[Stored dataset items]
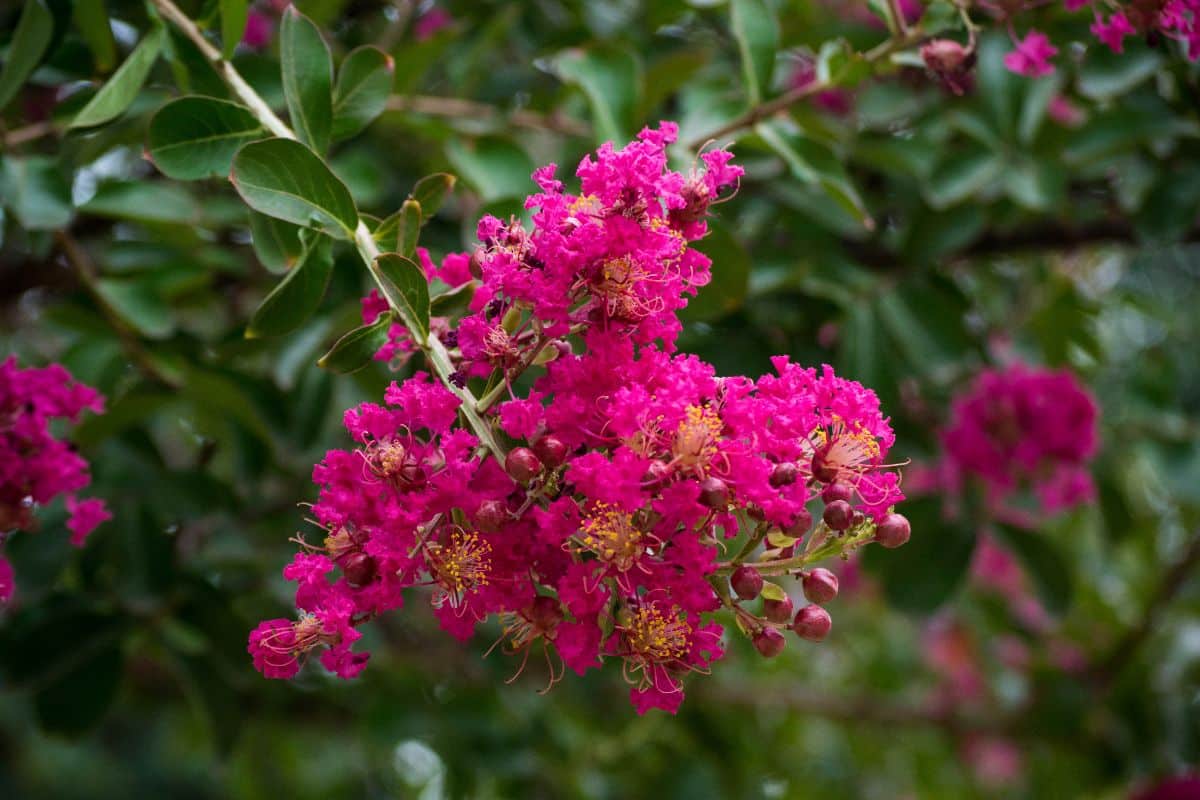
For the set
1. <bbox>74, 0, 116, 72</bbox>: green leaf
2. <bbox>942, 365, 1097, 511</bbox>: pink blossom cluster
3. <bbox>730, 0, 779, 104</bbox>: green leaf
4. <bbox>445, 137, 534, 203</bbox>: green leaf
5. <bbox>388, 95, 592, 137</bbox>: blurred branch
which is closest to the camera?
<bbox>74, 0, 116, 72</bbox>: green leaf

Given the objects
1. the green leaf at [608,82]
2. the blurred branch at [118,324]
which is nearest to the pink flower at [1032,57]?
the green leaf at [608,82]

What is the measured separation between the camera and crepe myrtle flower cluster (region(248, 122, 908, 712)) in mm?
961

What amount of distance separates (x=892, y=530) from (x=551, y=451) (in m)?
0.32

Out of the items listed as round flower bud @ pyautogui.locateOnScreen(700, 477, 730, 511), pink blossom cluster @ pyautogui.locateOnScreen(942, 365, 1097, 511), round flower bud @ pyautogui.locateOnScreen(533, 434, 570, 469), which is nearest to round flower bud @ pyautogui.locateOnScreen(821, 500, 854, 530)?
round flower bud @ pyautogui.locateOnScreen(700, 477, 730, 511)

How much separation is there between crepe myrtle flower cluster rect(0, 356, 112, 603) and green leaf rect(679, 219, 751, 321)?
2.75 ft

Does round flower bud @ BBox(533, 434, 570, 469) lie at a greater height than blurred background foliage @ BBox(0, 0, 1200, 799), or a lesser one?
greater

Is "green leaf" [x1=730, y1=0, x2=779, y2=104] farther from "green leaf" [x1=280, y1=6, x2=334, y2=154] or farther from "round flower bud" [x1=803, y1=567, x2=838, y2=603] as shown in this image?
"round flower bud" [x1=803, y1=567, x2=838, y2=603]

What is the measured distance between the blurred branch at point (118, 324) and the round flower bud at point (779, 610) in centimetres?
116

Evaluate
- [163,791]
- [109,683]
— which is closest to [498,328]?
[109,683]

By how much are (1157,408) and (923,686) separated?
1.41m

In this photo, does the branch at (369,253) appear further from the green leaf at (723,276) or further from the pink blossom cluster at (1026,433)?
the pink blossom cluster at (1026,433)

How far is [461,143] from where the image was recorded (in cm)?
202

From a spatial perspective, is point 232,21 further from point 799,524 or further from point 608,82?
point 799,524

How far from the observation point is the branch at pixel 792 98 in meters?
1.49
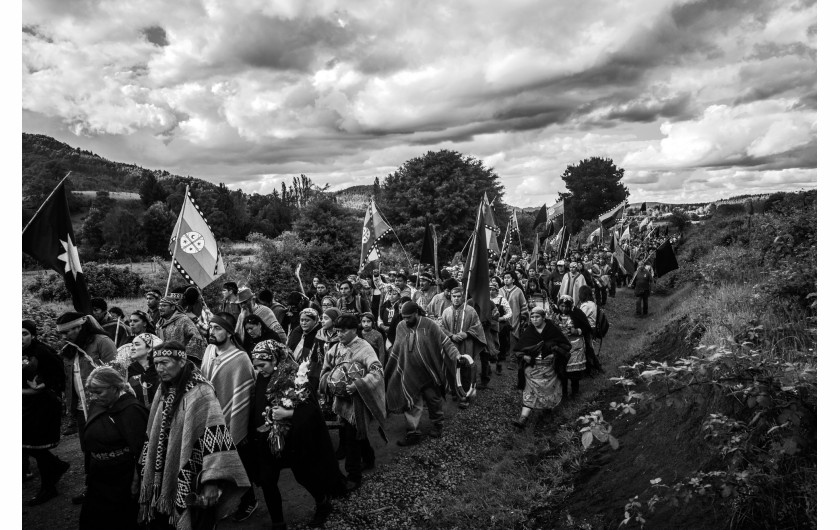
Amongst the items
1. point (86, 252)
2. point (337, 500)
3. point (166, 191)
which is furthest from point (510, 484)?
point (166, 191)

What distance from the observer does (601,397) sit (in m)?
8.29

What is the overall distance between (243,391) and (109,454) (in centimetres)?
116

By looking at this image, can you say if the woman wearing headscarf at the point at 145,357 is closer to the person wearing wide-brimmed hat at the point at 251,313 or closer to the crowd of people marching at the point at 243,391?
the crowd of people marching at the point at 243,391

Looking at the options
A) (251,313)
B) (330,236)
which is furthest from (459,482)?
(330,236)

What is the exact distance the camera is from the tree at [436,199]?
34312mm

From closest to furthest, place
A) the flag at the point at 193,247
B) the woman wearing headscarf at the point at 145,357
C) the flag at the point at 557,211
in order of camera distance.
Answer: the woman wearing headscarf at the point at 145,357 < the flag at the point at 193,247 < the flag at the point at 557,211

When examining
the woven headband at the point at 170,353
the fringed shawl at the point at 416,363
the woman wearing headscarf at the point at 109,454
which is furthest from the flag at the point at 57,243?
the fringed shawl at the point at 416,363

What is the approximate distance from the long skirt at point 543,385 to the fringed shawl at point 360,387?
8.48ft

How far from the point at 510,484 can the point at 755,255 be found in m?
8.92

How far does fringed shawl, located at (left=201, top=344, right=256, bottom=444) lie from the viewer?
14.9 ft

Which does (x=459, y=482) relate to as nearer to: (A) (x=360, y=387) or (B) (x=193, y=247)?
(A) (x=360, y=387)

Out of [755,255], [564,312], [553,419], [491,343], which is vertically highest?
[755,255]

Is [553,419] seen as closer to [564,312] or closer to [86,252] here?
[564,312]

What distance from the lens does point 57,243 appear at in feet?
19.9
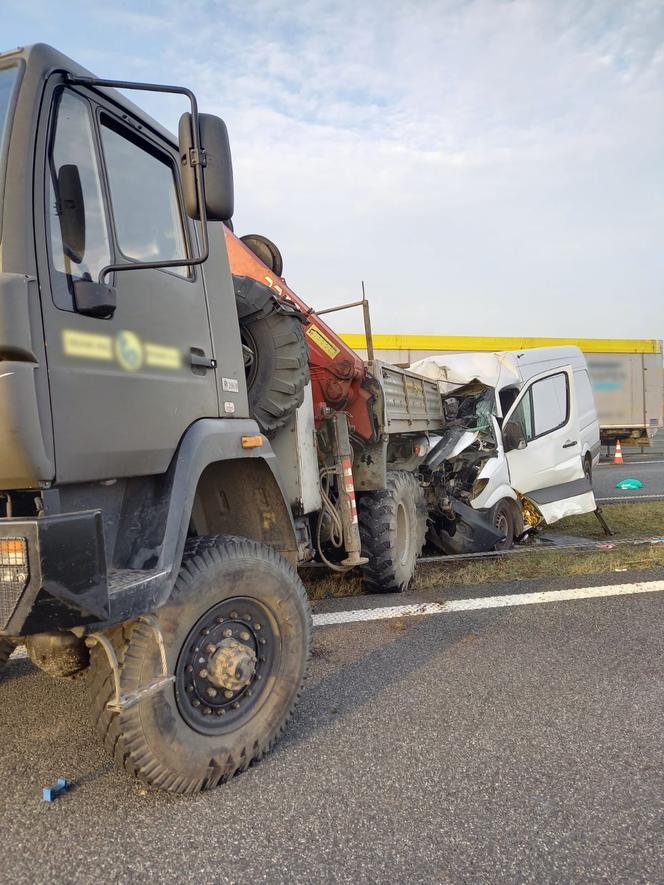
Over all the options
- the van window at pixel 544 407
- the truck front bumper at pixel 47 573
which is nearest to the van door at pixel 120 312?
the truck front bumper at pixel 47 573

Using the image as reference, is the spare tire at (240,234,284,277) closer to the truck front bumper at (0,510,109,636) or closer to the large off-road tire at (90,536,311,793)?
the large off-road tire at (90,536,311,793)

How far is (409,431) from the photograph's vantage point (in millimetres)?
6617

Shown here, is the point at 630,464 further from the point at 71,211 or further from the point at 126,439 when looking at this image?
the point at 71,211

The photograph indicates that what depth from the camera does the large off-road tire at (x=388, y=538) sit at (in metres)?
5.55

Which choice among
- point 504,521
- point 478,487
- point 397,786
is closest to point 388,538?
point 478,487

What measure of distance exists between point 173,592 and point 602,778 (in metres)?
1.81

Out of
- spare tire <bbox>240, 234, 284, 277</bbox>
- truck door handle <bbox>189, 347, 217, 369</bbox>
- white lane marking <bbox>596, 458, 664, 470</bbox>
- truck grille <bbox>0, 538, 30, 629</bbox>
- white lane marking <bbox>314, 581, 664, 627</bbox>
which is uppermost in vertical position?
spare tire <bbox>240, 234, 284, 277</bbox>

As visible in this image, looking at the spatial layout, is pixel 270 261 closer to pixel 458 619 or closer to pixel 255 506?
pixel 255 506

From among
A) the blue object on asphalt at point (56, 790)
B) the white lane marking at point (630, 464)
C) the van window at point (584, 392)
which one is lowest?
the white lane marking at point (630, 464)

- DIRECTIONS FOR THIS TASK: Pictures in the records should not appear in your copy, but everything else must be transcribed exactly.

- FINISHED ANSWER:
For the set
1. <bbox>74, 0, 116, 72</bbox>: green leaf
2. <bbox>942, 365, 1097, 511</bbox>: pink blossom cluster
3. <bbox>730, 0, 779, 104</bbox>: green leaf
4. <bbox>445, 137, 534, 203</bbox>: green leaf
5. <bbox>388, 95, 592, 137</bbox>: blurred branch
which is closest to the camera?
<bbox>74, 0, 116, 72</bbox>: green leaf

Given the objects
1. the green leaf at [608,82]
2. the blurred branch at [118,324]
which is nearest to the pink flower at [1032,57]?
the green leaf at [608,82]

What is the measured separation between the camera and crepe myrtle flower cluster (region(248, 122, 908, 712)) in mm?
961

What amount of distance separates (x=892, y=530) from (x=551, y=451) (in m)?
0.32

Out of the items listed as round flower bud @ pyautogui.locateOnScreen(700, 477, 730, 511), pink blossom cluster @ pyautogui.locateOnScreen(942, 365, 1097, 511), round flower bud @ pyautogui.locateOnScreen(533, 434, 570, 469), which is nearest to round flower bud @ pyautogui.locateOnScreen(821, 500, 854, 530)?
round flower bud @ pyautogui.locateOnScreen(700, 477, 730, 511)

How much separation is there between crepe myrtle flower cluster rect(0, 356, 112, 603) and green leaf rect(679, 219, 751, 321)?
2.75 ft

Does round flower bud @ BBox(533, 434, 570, 469) lie at a greater height than blurred background foliage @ BBox(0, 0, 1200, 799), or a lesser one?
greater

Is "green leaf" [x1=730, y1=0, x2=779, y2=104] farther from "green leaf" [x1=280, y1=6, x2=334, y2=154] or farther from "round flower bud" [x1=803, y1=567, x2=838, y2=603] as shown in this image?
"round flower bud" [x1=803, y1=567, x2=838, y2=603]

What is the measured distance between the blurred branch at point (118, 324) and the round flower bud at point (779, 610) in centimetres?
116

Evaluate
- [163,791]
- [109,683]
— which is closest to [498,328]?
[109,683]

By how much are (1157,408) and (923,686) separated?
1.41m

In this photo, does the branch at (369,253) appear further from the green leaf at (723,276) or further from the pink blossom cluster at (1026,433)?
the pink blossom cluster at (1026,433)

How far is [461,143] from where the image was recorded (in cm)?
202

From a spatial perspective, is point 232,21 further from point 799,524 or further from point 608,82?
point 799,524

How far from the observation point is the branch at pixel 792 98 in meters?
1.49
Amongst the items
1. point (86, 252)
2. point (337, 500)
3. point (166, 191)
which is furthest from point (510, 484)?
point (166, 191)

What distance from the observer does (601,397) sit (in m)?
8.29

What is the overall distance between (243,391) and (109,454) (in centimetres)?
116

By looking at this image, can you say if the woman wearing headscarf at the point at 145,357 is closer to the person wearing wide-brimmed hat at the point at 251,313 or closer to the crowd of people marching at the point at 243,391?
the crowd of people marching at the point at 243,391

Looking at the options
A) (251,313)
B) (330,236)
which is furthest from (459,482)?
(330,236)

What is the exact distance the camera is from the tree at [436,199]?
34312mm

From closest to furthest, place
A) the flag at the point at 193,247
B) the woman wearing headscarf at the point at 145,357
C) the flag at the point at 557,211
in order of camera distance.
Answer: the woman wearing headscarf at the point at 145,357 < the flag at the point at 193,247 < the flag at the point at 557,211

When examining
the woven headband at the point at 170,353
the fringed shawl at the point at 416,363
the woman wearing headscarf at the point at 109,454
which is furthest from the flag at the point at 57,243?
the fringed shawl at the point at 416,363

What is the approximate distance from the long skirt at point 543,385 to the fringed shawl at point 360,387?
8.48ft

How far from the point at 510,484 can the point at 755,255 be found in m?
8.92

How far does fringed shawl, located at (left=201, top=344, right=256, bottom=444) lie from the viewer?
14.9 ft

Which does (x=459, y=482) relate to as nearer to: (A) (x=360, y=387) or (B) (x=193, y=247)?
(A) (x=360, y=387)

Out of [755,255], [564,312], [553,419], [491,343], which is vertically highest?
[755,255]

Is [553,419] seen as closer to [564,312] or closer to [86,252] here?
[564,312]

What distance from the lens does point 57,243 appear at in feet?
19.9
Over all the options
- the van window at pixel 544 407
- the truck front bumper at pixel 47 573
which is nearest to the van door at pixel 120 312?
the truck front bumper at pixel 47 573

Using the image as reference, is the spare tire at (240,234,284,277) closer to the truck front bumper at (0,510,109,636) or closer to the large off-road tire at (90,536,311,793)?
the large off-road tire at (90,536,311,793)

How far is (409,431) from the photograph's vantage point (in millimetres)?
6617

Shown here, is the point at 630,464 further from the point at 71,211 or further from the point at 126,439 when looking at this image?
the point at 71,211

The photograph indicates that what depth from the camera does the large off-road tire at (x=388, y=538) sit at (in metres)?
5.55

Which choice among
- point 504,521
- point 478,487
- point 397,786
is closest to point 388,538?
point 478,487

What measure of distance exists between point 173,592 and point 602,778 (in metres)?
1.81

Out of
- spare tire <bbox>240, 234, 284, 277</bbox>
- truck door handle <bbox>189, 347, 217, 369</bbox>
- white lane marking <bbox>596, 458, 664, 470</bbox>
- truck grille <bbox>0, 538, 30, 629</bbox>
- white lane marking <bbox>314, 581, 664, 627</bbox>
which is uppermost in vertical position?
spare tire <bbox>240, 234, 284, 277</bbox>

As visible in this image, looking at the spatial layout, is pixel 270 261 closer to pixel 458 619 or closer to pixel 255 506?
pixel 255 506

From among
A) the blue object on asphalt at point (56, 790)
B) the white lane marking at point (630, 464)
C) the van window at point (584, 392)
which one is lowest?
the white lane marking at point (630, 464)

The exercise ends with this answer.